Sweden is one of very few countries that does not collect detailed statistics on the race or ethnic origin of its population. This needs to change, argues David Crouch.


In the first week of November, the United Nations sent three of its top experts on racism to Sweden on a five-day visit to meet officials and immigrants, and to examine how the country tackles race discrimination.

The group was led by Justice Yvonne Mokgoro, a US-educated lawyer appointed by Nelson Mandela to South Africa’s constitutional court after the fall of apartheid. The group included Tracie Keesee, a veteran US policewoman and deputy commissioner for equity and inclusion at the New York Police Department, and Professor Juan Méndez, a leading Argentinian human rights lawyer.


Together they make up the UN’s Racial Justice Body, set up to promote “transformative change for racial justice and equality”. They had meetings and conducted interviews in Stockholm, Malmö, and Lund from October 31 to November 4.

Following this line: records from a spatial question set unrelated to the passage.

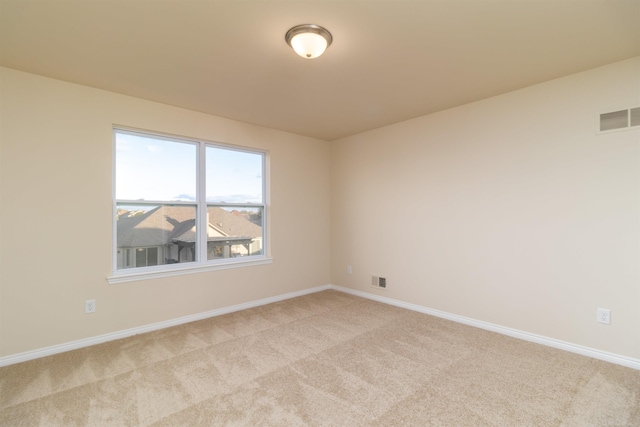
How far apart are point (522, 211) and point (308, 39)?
2.62 meters

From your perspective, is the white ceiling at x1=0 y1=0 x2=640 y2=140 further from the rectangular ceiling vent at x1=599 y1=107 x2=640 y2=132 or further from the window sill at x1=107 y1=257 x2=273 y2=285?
the window sill at x1=107 y1=257 x2=273 y2=285

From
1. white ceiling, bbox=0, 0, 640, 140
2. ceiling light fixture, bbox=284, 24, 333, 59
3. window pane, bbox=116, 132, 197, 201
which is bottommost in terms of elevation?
window pane, bbox=116, 132, 197, 201

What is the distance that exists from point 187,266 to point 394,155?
303cm

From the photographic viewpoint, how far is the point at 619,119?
2586 millimetres

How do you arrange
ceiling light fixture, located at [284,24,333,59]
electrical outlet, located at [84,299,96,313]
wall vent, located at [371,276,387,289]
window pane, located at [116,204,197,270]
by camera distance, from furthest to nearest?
wall vent, located at [371,276,387,289], window pane, located at [116,204,197,270], electrical outlet, located at [84,299,96,313], ceiling light fixture, located at [284,24,333,59]

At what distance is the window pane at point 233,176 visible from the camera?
13.0ft

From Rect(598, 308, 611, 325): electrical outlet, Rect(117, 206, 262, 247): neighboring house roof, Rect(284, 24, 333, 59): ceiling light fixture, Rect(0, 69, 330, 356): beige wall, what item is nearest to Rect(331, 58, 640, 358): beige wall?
Rect(598, 308, 611, 325): electrical outlet

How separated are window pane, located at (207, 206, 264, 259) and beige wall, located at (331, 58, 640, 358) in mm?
1704

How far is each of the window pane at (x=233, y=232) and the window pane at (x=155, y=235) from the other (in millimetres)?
229

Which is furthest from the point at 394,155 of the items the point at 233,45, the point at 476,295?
the point at 233,45

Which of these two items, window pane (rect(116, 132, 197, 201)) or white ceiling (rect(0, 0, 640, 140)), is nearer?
white ceiling (rect(0, 0, 640, 140))

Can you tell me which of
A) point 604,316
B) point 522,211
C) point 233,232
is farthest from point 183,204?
point 604,316

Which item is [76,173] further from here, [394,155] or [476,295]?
[476,295]

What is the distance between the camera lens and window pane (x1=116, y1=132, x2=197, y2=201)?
10.8ft
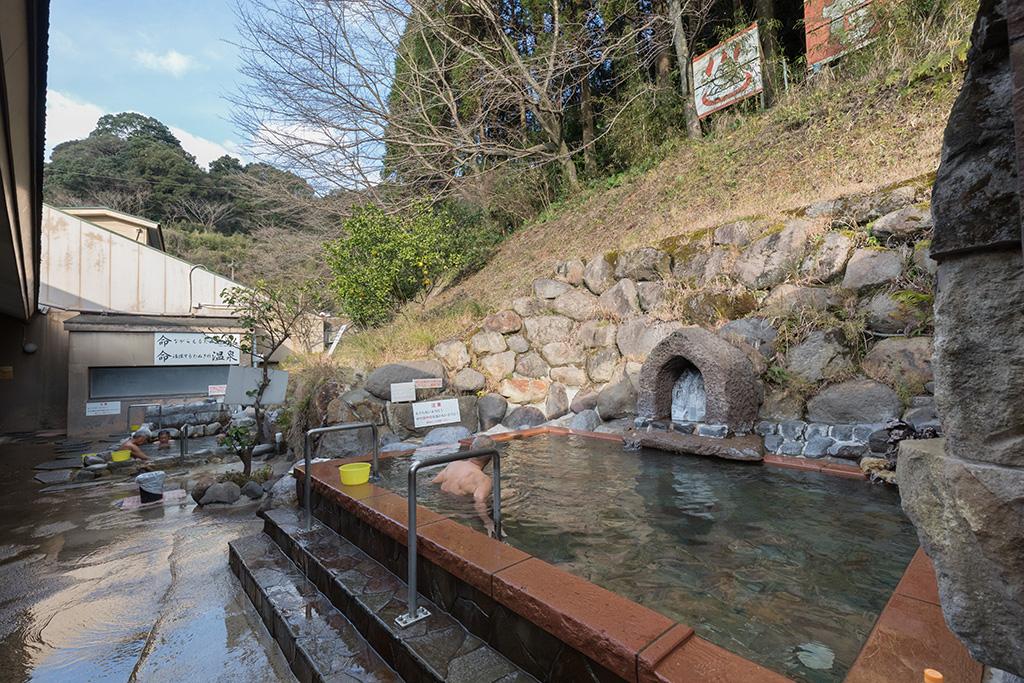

One could be forgiven for thinking that such a high-level visit, so soon after the country had elected a government backed by the far right, might have attracted some attention. But the Swedish media has been largely silent. 

The expert group was critical of the police, pointing to low levels of trust towards them in predominantly immigrant areas of Swedish cities. But they were also “deeply concerned” by Sweden’s failure to collect statistics broken down according to ethnicity. 

“The collection, publication and analysis of data disaggregated by race or ethnic origin in all aspects of life, especially regarding interactions with law enforcement and the criminal justice system, is an essential element for designing and assessing responses to systemic racism,” Yvonne Mokgoro said. “Sweden needs to collect and use this data to fight systemic racism.”

This statement by the UN expert group is not new. The European Commission against Racism and Intolerance has repeatedly (most recently in 2018) recommended that Sweden collect data in various fields broken down into categories such as religion, language, nationality and national or ethnic origin. A UN working group of experts on people of African descent recommended in 2014 that Sweden start to collect data disaggregated on the basis of race and ethnicity. 

Sweden is one of very few countries that does not collect detailed statistics on its immigrant population. This means the Swedish government does not have any statistics at all on, for example, the percentage of inhabitants identifying themselves as Muslim, black, Asian or Latino. Consequently, there are no statistics whatsoever on, for example, how black Swedes are faring on the labour market, the median income level among Swedish Muslims, and so on.

The OECD, along with many academics, calls this the “colour-blind” approach to combatting racism. Historically, the colour-blind approach arose in Sweden after the horrors of Nazism shocked the country out of its shameful support for race biology

But Sweden went further than this. In denying – correctly – that there is any scientific basis for notions of racial difference, the country made the very word "race" taboo. In 2008, the term was eliminated from Sweden’s anti-discrimination laws, despite strong criticism of this change from the UN, the Council of Europe and the EU. 


Since the concept of race has been abolished from public life, at an official and legal level racial discrimination does not exist in today’s Sweden. As the Swedish government put it five years ago, the law on discrimination simply “assumes that all people belong to the same race: the human race”. 

There are many consequences of this colour-blind approach. For example, the annual crime survey contains no mention of racism or racist crimes, but talks instead about general “threats” (hot), “harassment” (trakasserier) and “indignities” (kränkning).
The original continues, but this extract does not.